Les grammes d'alcool engloutissaient les cellules, les neurones; la fraîcheur de la nuit n'y faisait presque rien. L'environnement, pour eux seulement, semblait s'épaissir et s'embrumer, déformer les contours de leurs propres pupilles.

Les informations leur parvenaient avec décalage, si bien que Suguru ne fut pas certain que le briquet s'était allumé malgré la flamme qui menaçait de lui brûler les doigts.

"T'es déjà foutu."

"Je te laisserai un pourboire."

Le plus jeune esquissa un rire, seul. Tous deux savaient que les mots qu'ils se lançaient n'avaient usage que de combler un silence pesant, détendre l'atmosphère et espérer maquiller les débâcles de la soirée.

La chaleur du tabac irrita leurs gorges endolories, embauma un peu plus les esprits.

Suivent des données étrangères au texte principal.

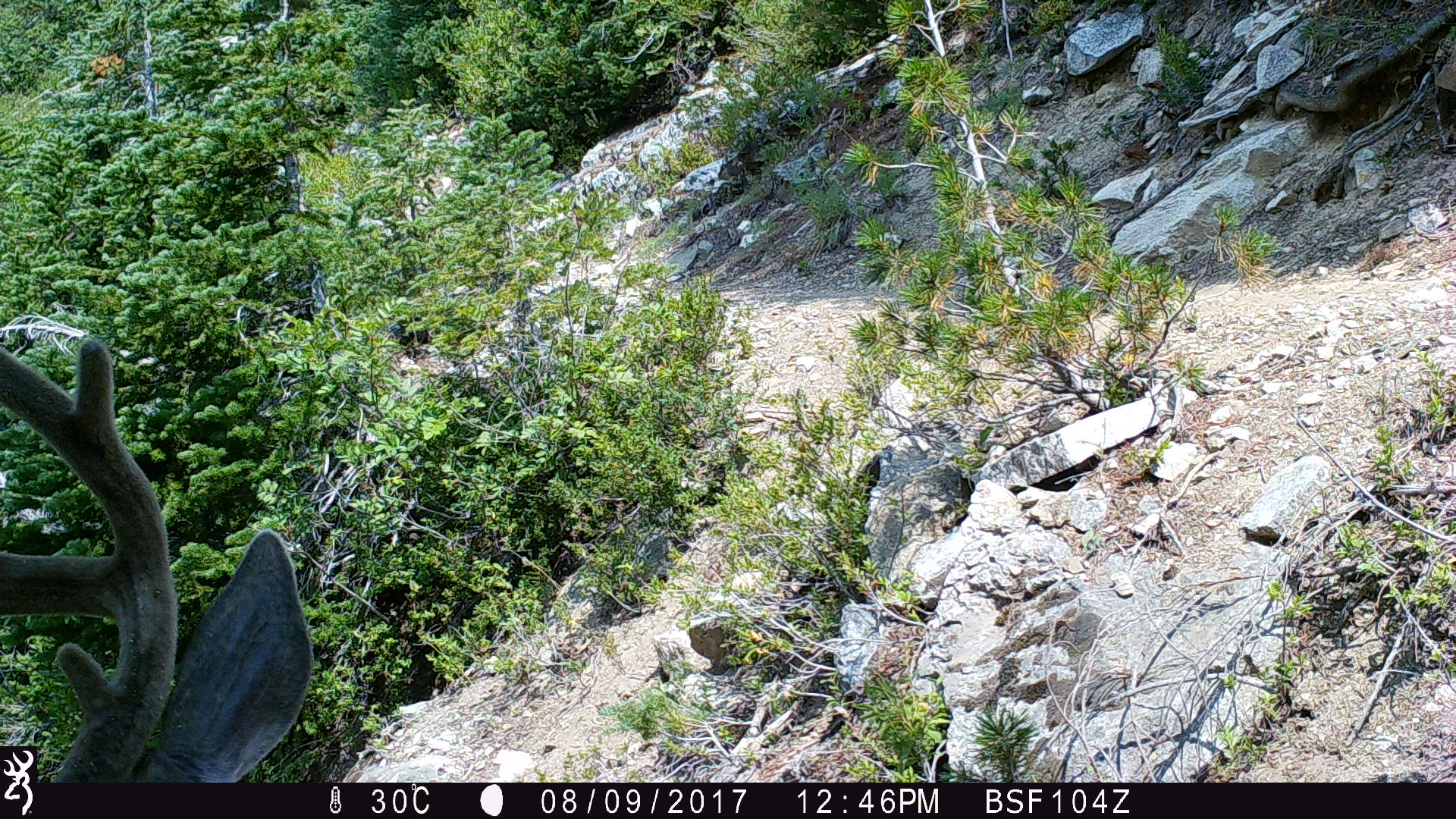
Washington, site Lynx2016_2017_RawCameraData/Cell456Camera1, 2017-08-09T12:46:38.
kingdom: Animalia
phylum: Chordata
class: Mammalia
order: Artiodactyla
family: Cervidae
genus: Odocoileus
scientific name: Odocoileus hemionus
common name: mule deer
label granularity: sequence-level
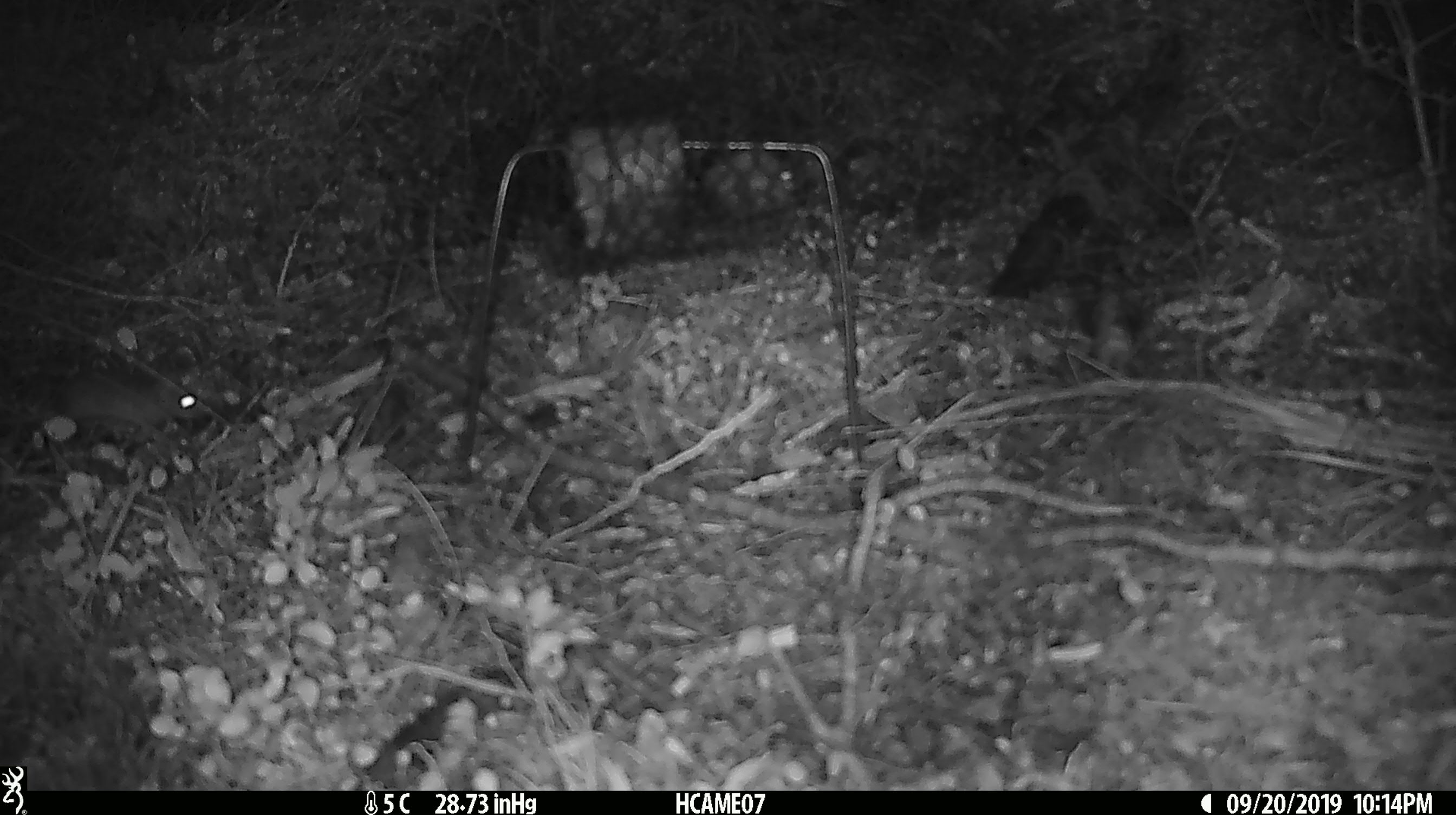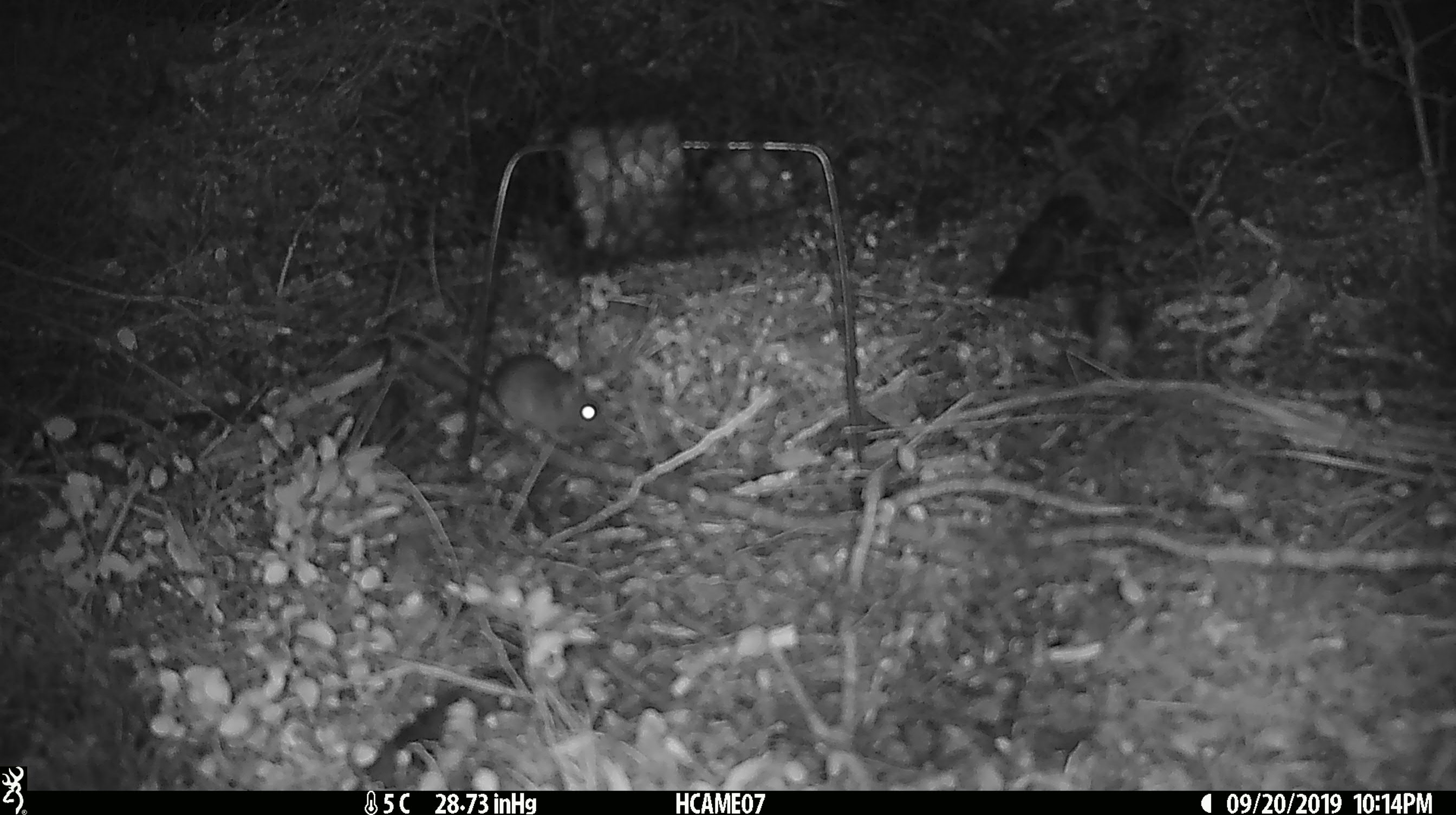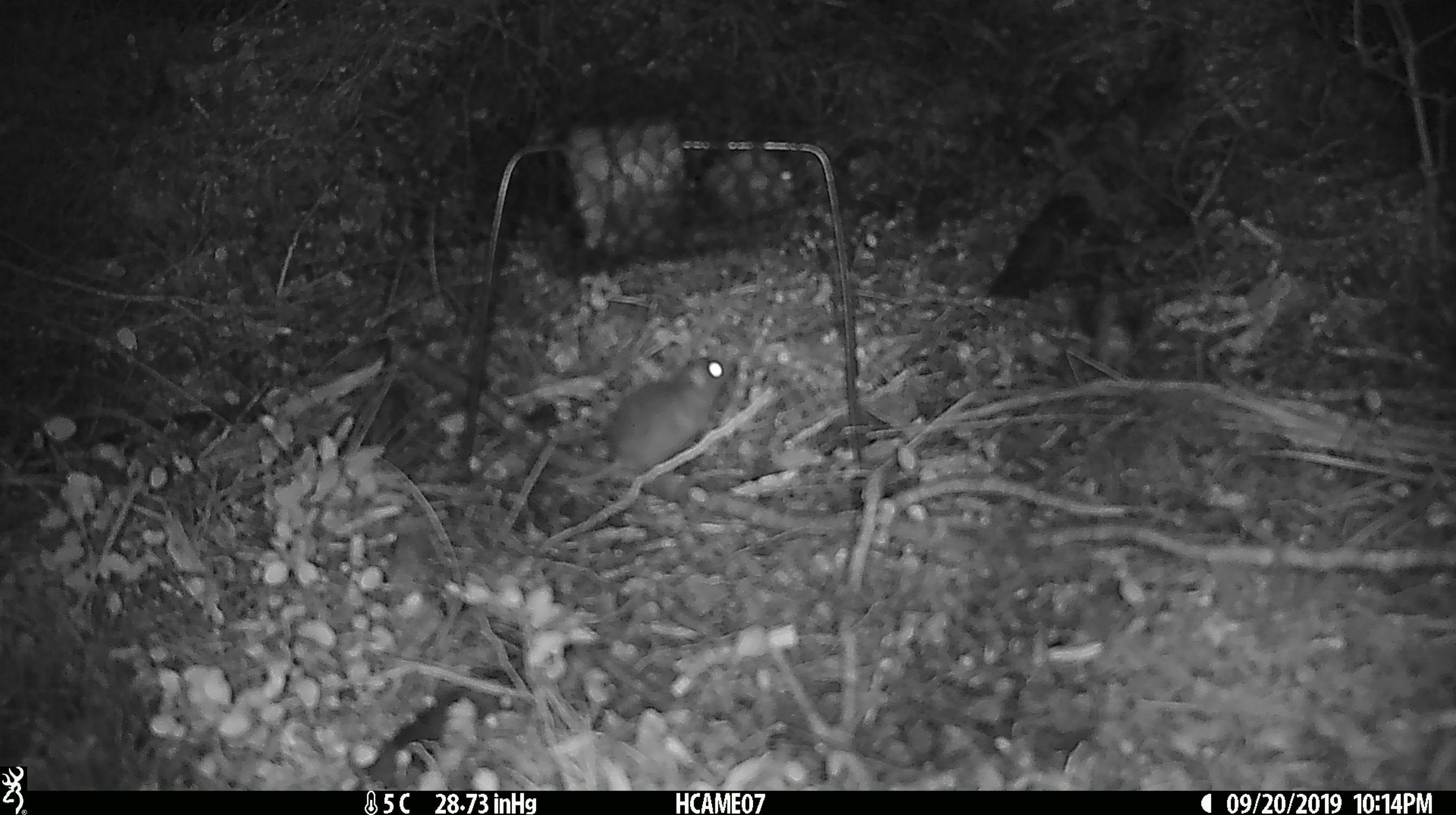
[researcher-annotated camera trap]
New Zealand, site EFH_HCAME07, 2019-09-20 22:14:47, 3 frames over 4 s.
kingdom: Animalia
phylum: Chordata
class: Mammalia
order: Rodentia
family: Muridae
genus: Mus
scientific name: Mus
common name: mouse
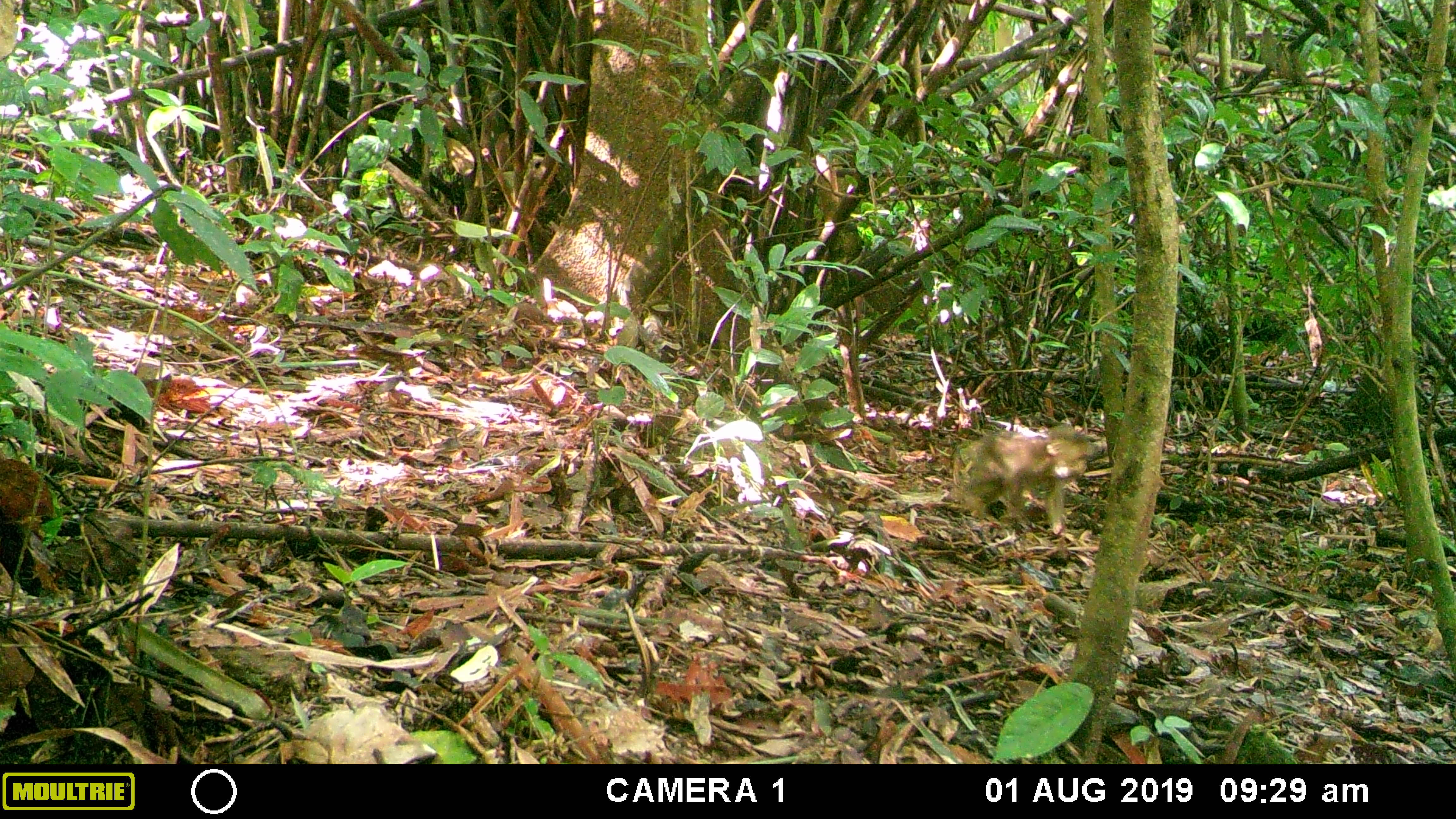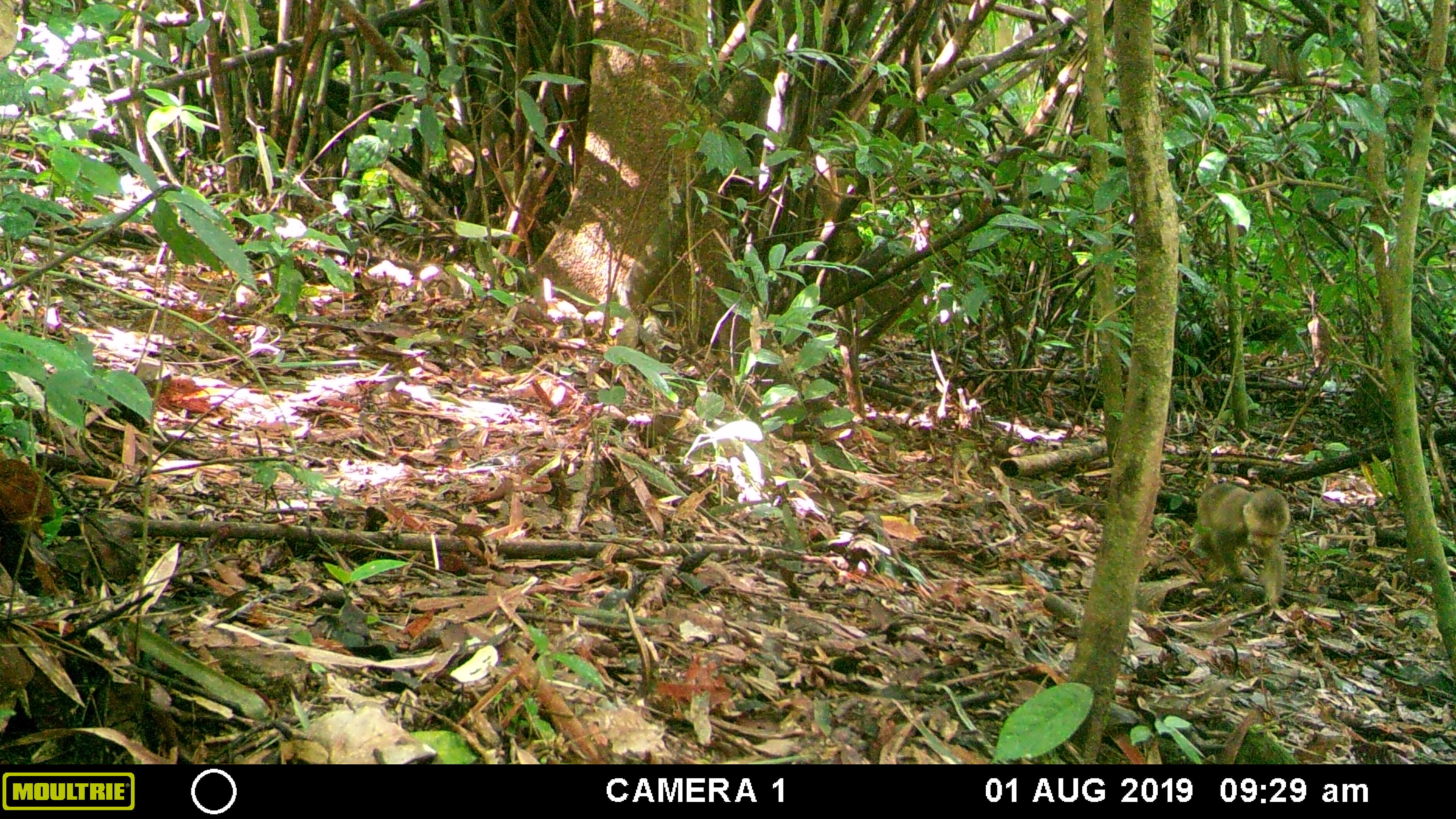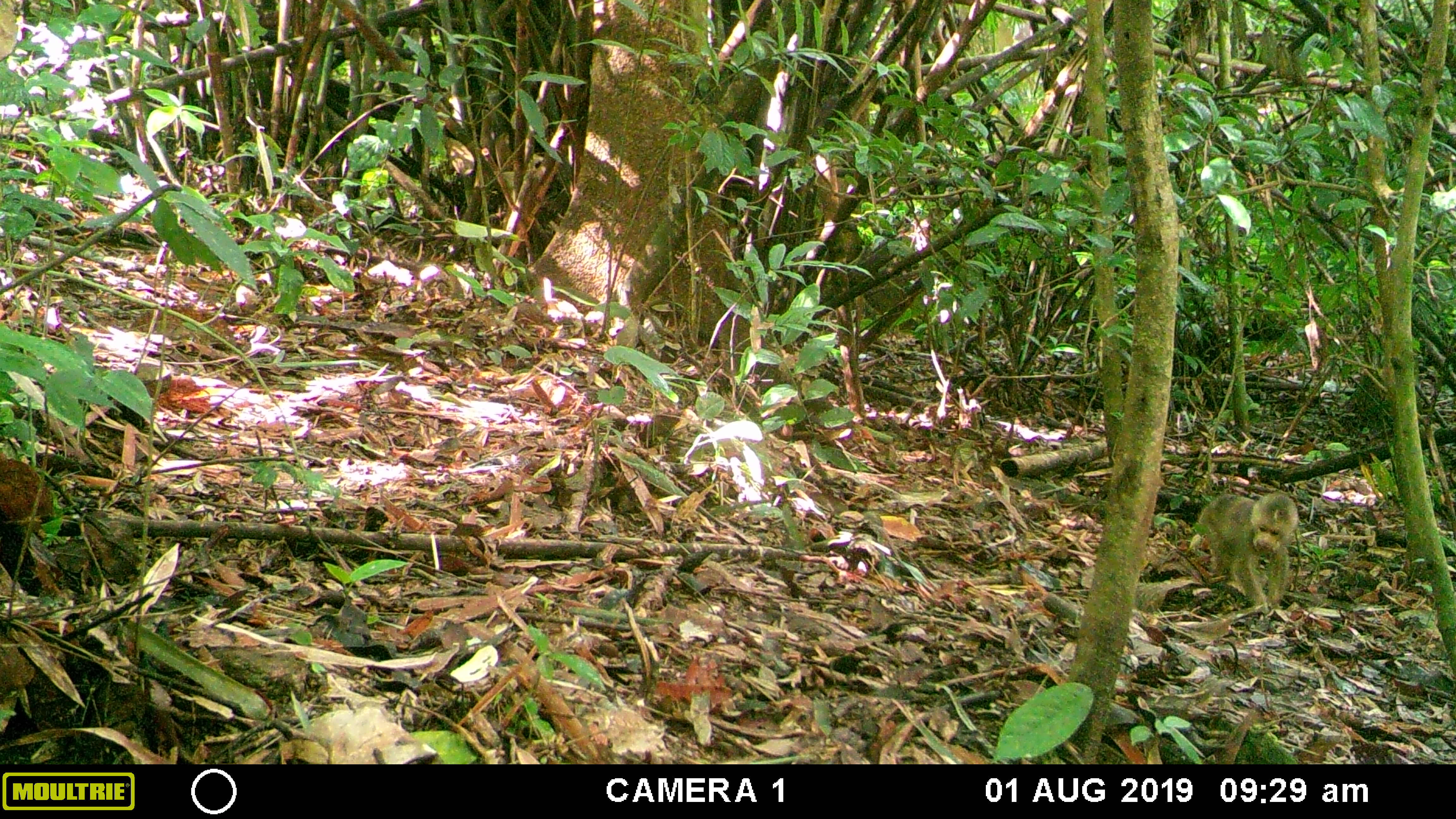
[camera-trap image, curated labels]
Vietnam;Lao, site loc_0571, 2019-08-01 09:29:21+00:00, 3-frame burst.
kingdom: Animalia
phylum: Chordata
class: Mammalia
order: Primates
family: Cercopithecidae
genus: Macaca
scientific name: Macaca arctoides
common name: stump-tailed macaque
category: stump tailed macaque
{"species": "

Satoru, que la gêne paralysait beaucoup moins, se permettait d'observer ce qu'il percevait de celle de Suguru face à lui.

Adossé au mur du bar, se tenant plus loin de lui qu'il ne l'avait jamais été — et Satoru jurerait qu'il priait pour s'enfoncer dans la structure derrière lui, disparaître dans les entrailles de la bâtisse pour ne plus en sortir —, Suguru ignorait sa silhouette, pourtant ancrée, parasite dans la vision périphérique: tout était prétexte à son attention qui, flottante, cherchait vainement un autre objet, se perdait sur les façades d'en face.

L'alcool, pourtant, intensifié par le cannabis, réduisait considérablement sa capacité à s'orienter, et puisqu'il était dans un état semblable, Satoru sut qu'il feintait, car il n'y voyait rien lui-même.

"C'est pas si grave, tu sais," dit Satoru, les yeux rivés sur les cendres qu'il faisait tomber, bien qu'il sentit ceux de Suguru revenir à lui.

Le tabac n'était dès lors plus au centre du sujet, et le plus âgé sentit l'anxiété atteindre son paroxysme à l'évocation de ce qu'il espérait taire.